▶ Input:
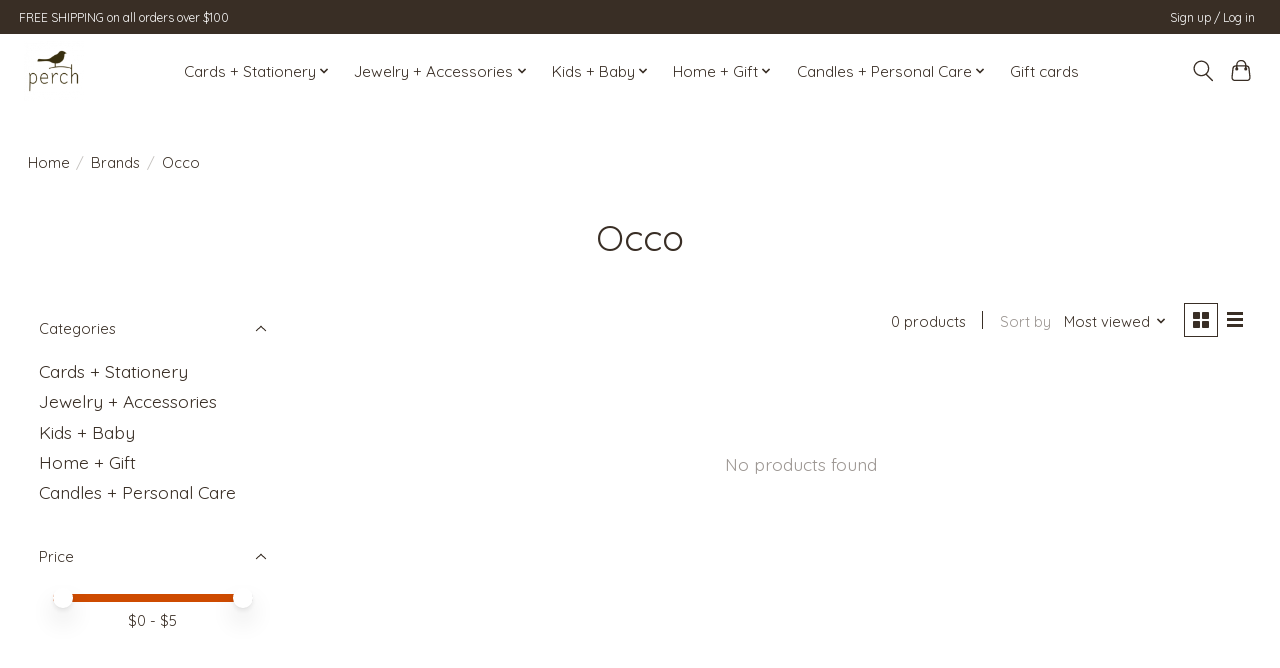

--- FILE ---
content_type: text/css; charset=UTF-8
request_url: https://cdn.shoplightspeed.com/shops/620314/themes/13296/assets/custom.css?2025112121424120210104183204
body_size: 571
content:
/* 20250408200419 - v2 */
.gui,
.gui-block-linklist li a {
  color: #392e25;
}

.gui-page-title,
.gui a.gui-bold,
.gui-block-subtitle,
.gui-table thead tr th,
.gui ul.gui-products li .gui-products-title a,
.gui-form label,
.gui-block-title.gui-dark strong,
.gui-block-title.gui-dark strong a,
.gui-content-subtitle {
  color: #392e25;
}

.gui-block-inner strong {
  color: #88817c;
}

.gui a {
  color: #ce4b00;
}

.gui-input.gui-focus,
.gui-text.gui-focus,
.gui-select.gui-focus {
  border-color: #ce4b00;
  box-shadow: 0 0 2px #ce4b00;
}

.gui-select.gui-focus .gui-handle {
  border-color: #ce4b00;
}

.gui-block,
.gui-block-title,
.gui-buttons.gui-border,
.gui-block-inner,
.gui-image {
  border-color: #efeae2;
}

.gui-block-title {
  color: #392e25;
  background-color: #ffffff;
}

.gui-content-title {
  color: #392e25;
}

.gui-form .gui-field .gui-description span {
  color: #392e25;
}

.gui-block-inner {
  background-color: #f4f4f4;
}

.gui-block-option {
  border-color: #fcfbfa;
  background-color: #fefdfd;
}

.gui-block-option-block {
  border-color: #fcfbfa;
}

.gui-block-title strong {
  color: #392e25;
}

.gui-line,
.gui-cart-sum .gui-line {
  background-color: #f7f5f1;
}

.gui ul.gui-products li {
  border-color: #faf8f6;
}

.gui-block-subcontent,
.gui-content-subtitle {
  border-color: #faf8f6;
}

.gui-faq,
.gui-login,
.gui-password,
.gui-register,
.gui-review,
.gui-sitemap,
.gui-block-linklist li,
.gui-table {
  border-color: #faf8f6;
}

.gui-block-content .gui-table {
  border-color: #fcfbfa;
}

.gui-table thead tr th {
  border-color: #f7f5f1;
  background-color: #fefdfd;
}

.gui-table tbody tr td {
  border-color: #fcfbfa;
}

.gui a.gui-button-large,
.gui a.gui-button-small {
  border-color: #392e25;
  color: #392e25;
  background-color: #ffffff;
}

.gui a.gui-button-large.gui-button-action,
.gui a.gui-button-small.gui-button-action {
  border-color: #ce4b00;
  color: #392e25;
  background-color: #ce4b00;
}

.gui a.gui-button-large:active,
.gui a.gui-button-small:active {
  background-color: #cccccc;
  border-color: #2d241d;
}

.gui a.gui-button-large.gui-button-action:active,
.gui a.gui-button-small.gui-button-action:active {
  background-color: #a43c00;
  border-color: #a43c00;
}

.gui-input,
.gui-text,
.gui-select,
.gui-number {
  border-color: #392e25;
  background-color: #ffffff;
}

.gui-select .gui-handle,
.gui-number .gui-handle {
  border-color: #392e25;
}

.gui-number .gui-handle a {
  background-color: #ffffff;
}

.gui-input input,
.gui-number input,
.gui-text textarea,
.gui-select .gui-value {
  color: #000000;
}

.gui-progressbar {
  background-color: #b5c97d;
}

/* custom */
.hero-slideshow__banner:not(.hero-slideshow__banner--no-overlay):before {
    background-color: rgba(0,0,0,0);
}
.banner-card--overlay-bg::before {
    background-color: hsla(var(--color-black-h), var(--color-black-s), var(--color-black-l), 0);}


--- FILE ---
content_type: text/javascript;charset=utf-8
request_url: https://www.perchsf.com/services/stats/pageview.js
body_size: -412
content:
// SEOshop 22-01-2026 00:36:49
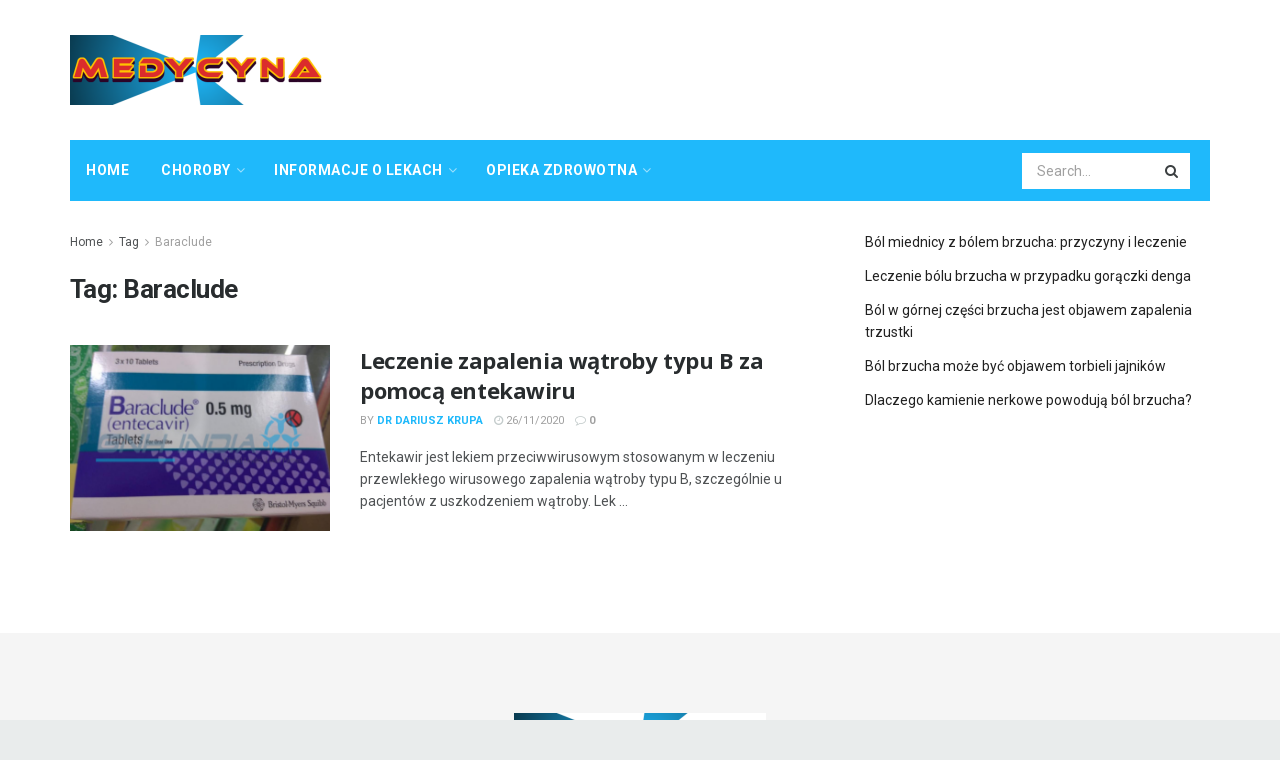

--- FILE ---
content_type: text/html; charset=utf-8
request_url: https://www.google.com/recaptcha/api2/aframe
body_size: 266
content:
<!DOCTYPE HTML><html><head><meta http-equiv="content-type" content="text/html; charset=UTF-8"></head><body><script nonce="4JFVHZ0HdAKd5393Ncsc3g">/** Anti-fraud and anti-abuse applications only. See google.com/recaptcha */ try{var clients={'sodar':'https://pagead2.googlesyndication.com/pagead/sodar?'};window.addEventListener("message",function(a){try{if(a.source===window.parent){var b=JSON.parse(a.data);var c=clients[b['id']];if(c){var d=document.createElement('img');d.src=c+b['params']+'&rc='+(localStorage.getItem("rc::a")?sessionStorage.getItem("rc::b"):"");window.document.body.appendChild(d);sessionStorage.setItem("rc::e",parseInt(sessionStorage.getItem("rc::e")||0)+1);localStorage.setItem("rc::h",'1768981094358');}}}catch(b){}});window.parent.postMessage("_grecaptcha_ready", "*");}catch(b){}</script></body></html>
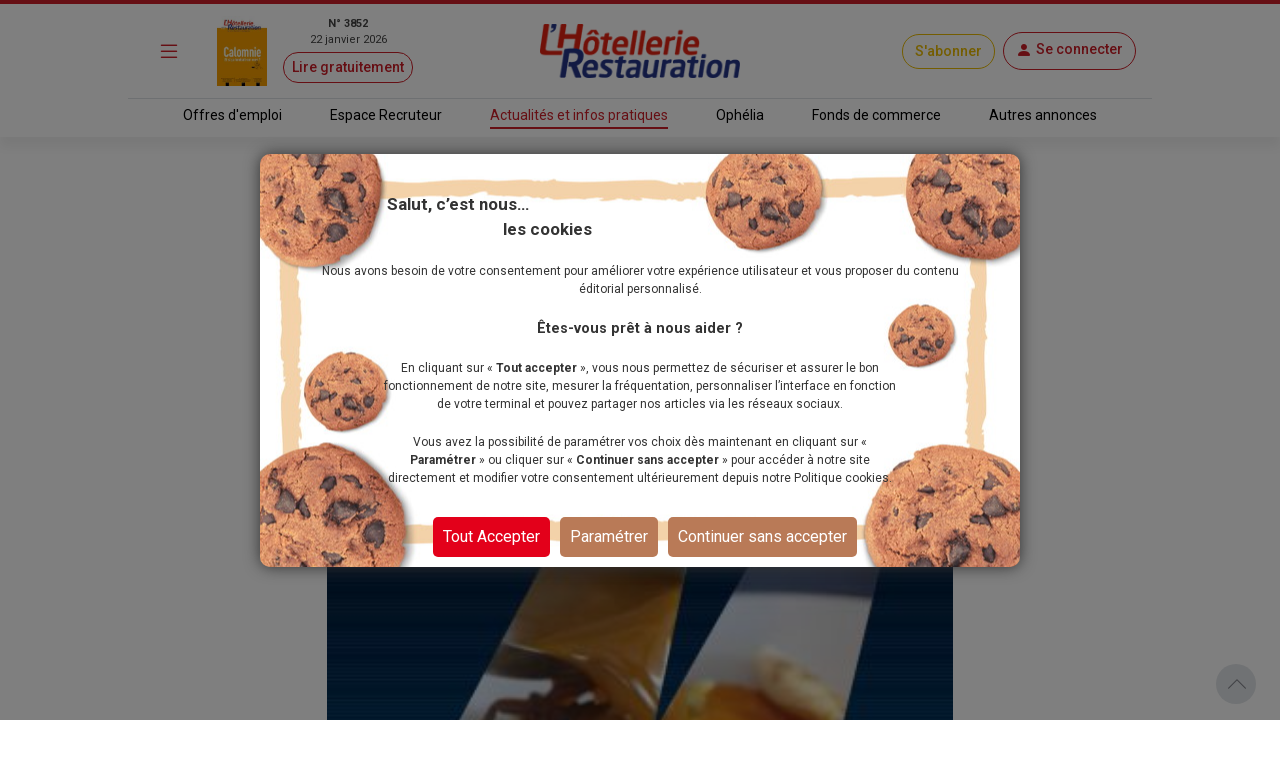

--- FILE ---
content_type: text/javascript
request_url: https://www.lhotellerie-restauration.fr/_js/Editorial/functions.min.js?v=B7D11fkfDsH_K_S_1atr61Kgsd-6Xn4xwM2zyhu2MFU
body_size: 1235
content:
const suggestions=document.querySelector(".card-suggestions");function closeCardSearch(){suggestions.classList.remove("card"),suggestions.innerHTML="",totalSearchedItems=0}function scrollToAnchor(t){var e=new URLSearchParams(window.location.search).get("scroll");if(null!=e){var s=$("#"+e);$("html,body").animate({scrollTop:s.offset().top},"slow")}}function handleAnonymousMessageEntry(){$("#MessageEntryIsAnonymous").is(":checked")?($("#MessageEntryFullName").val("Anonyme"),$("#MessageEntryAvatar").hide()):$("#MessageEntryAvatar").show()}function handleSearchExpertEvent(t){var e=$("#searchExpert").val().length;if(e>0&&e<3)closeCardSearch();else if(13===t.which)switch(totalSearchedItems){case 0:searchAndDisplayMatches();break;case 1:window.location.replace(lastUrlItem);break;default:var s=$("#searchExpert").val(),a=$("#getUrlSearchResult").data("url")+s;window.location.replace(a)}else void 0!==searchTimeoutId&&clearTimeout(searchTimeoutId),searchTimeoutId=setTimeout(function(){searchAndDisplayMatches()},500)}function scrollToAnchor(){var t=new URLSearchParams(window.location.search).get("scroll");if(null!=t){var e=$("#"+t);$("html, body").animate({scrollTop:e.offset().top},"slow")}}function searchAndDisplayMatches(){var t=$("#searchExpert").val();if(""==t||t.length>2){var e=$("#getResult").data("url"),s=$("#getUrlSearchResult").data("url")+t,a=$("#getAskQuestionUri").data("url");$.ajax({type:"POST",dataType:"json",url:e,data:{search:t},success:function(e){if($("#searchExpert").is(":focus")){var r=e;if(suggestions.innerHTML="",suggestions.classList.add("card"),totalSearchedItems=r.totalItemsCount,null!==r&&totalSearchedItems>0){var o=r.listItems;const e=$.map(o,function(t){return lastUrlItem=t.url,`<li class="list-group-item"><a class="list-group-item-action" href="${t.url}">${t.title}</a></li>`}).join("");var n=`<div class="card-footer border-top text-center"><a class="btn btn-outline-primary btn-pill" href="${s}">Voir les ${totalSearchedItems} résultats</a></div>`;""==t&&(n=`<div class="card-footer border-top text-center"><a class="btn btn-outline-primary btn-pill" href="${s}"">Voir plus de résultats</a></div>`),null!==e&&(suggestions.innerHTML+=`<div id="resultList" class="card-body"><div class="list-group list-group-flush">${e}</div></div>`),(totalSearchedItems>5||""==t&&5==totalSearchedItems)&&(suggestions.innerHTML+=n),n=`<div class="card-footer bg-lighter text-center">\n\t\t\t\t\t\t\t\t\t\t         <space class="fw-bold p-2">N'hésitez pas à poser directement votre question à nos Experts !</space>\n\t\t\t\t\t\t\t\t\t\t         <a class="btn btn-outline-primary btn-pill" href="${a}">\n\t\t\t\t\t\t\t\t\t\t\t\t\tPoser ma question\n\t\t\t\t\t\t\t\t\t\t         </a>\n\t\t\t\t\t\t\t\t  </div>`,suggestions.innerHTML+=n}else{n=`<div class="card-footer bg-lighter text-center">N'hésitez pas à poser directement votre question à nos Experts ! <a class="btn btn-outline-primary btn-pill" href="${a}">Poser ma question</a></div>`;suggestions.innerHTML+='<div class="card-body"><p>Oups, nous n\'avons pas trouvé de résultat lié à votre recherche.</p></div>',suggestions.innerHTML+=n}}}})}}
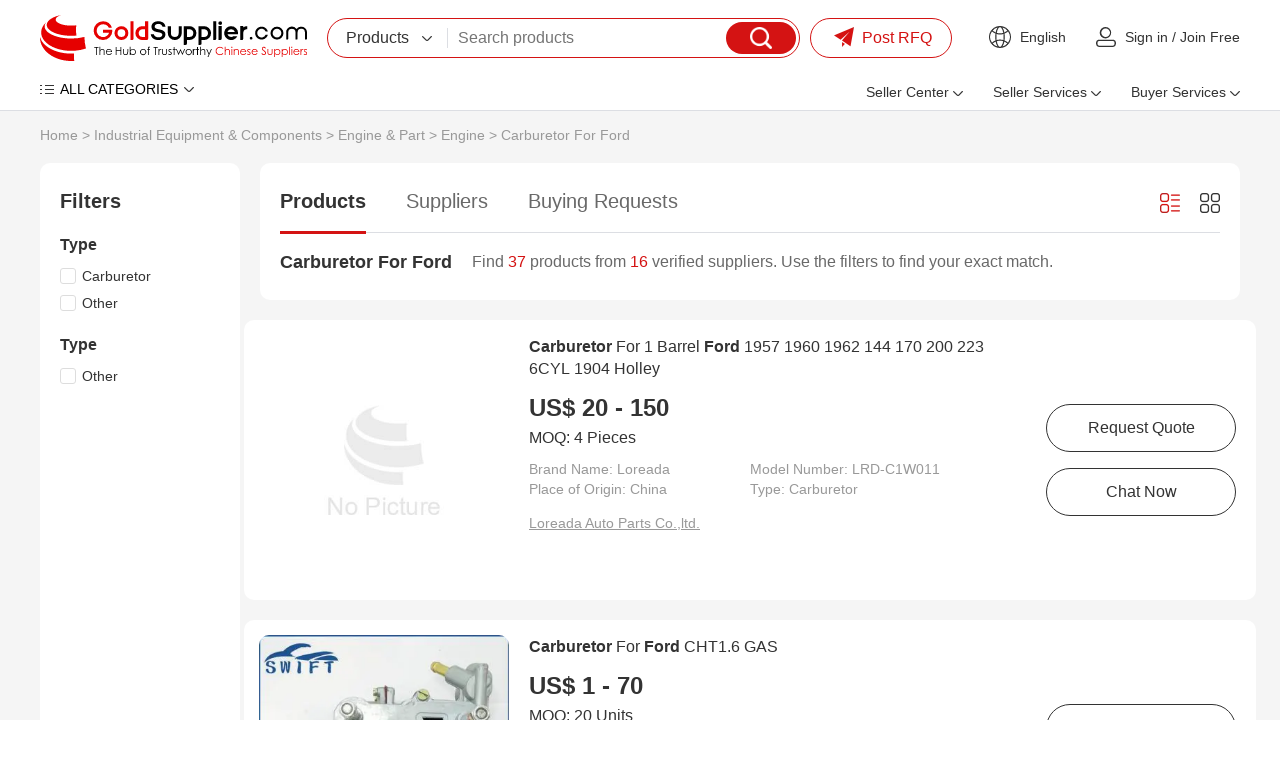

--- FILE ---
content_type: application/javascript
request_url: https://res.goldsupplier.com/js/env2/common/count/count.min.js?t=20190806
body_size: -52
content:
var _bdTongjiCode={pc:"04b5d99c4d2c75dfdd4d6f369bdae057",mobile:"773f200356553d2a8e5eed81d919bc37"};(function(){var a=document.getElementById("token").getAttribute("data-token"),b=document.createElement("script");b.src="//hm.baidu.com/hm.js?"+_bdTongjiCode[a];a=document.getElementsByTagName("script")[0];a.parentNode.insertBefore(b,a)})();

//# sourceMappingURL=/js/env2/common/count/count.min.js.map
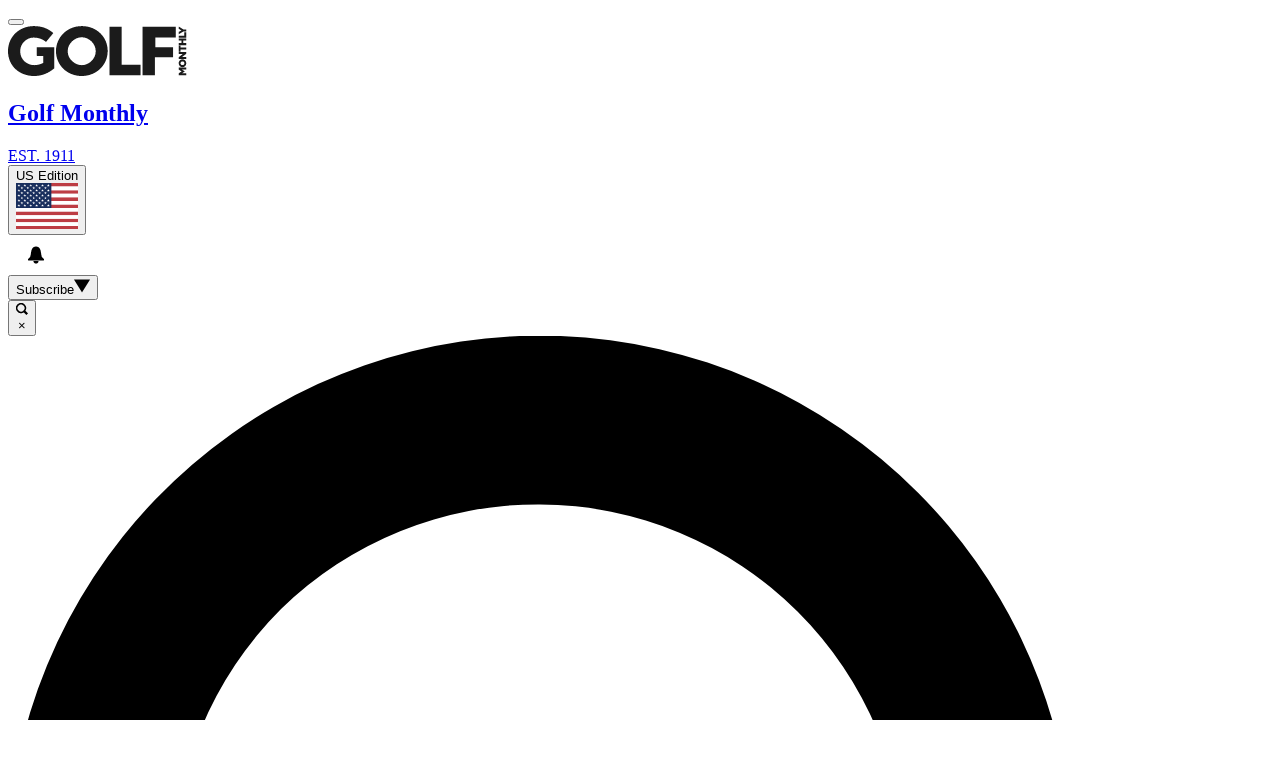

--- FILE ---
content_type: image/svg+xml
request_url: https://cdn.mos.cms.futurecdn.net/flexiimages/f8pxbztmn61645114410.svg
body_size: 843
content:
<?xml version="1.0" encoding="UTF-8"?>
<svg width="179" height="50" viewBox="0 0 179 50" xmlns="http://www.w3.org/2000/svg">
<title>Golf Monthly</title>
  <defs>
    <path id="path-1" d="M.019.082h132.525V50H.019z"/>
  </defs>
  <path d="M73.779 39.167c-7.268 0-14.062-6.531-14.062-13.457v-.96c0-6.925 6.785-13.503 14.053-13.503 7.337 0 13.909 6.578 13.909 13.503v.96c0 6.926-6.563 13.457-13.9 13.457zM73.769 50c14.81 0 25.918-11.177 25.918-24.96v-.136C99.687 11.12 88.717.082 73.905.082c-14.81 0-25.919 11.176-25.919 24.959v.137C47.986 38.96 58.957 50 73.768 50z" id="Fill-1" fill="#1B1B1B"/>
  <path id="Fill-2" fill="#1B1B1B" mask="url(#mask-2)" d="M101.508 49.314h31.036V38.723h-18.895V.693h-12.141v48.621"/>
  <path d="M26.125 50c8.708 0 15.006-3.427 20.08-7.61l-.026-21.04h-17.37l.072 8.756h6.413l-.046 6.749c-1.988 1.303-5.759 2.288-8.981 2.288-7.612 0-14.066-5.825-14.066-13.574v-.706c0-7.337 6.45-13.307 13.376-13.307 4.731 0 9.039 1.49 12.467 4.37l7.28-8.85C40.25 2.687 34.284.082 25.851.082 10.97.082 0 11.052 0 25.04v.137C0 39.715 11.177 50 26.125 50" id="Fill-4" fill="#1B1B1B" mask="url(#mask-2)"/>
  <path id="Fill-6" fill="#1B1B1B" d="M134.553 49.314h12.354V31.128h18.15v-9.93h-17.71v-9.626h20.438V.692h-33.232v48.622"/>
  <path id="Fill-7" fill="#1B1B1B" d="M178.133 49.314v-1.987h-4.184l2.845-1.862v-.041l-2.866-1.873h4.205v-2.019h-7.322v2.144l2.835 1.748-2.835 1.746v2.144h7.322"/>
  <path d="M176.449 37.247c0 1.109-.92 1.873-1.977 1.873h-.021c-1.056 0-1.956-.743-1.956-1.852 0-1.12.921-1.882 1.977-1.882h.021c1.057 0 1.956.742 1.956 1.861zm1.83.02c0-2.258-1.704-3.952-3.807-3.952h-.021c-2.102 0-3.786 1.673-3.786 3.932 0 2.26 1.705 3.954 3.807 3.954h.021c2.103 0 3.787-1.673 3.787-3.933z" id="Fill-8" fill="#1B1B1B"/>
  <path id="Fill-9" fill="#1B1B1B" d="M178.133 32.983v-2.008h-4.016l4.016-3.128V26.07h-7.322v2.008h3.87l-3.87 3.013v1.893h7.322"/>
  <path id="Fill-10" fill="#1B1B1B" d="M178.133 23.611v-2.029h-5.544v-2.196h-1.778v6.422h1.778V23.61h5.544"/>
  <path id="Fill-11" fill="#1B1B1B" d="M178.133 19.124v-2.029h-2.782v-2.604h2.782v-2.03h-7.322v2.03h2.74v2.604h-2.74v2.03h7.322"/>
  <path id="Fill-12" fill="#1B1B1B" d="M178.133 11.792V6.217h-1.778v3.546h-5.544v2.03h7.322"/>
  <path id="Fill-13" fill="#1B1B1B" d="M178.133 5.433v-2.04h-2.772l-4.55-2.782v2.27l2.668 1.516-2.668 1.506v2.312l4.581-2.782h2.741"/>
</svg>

▶ What the task asks:
Nothing but an exact copy belongs in the answer: the lines from the top of the records through the line containing "background-color: #f7f5f1;", minus the pictures.

▶ Expected answer:
--- FILE ---
content_type: text/css; charset=UTF-8
request_url: https://cdn.shoplightspeed.com/shops/620314/themes/13296/assets/custom.css?2025112121424120210104183204
body_size: 571
content:
/* 20250408200419 - v2 */
.gui,
.gui-block-linklist li a {
  color: #392e25;
}

.gui-page-title,
.gui a.gui-bold,
.gui-block-subtitle,
.gui-table thead tr th,
.gui ul.gui-products li .gui-products-title a,
.gui-form label,
.gui-block-title.gui-dark strong,
.gui-block-title.gui-dark strong a,
.gui-content-subtitle {
  color: #392e25;
}

.gui-block-inner strong {
  color: #88817c;
}

.gui a {
  color: #ce4b00;
}

.gui-input.gui-focus,
.gui-text.gui-focus,
.gui-select.gui-focus {
  border-color: #ce4b00;
  box-shadow: 0 0 2px #ce4b00;
}

.gui-select.gui-focus .gui-handle {
  border-color: #ce4b00;
}

.gui-block,
.gui-block-title,
.gui-buttons.gui-border,
.gui-block-inner,
.gui-image {
  border-color: #efeae2;
}

.gui-block-title {
  color: #392e25;
  background-color: #ffffff;
}

.gui-content-title {
  color: #392e25;
}

.gui-form .gui-field .gui-description span {
  color: #392e25;
}

.gui-block-inner {
  background-color: #f4f4f4;
}

.gui-block-option {
  border-color: #fcfbfa;
  background-color: #fefdfd;
}

.gui-block-option-block {
  border-color: #fcfbfa;
}

.gui-block-title strong {
  color: #392e25;
}

.gui-line,
.gui-cart-sum .gui-line {
  background-color: #f7f5f1;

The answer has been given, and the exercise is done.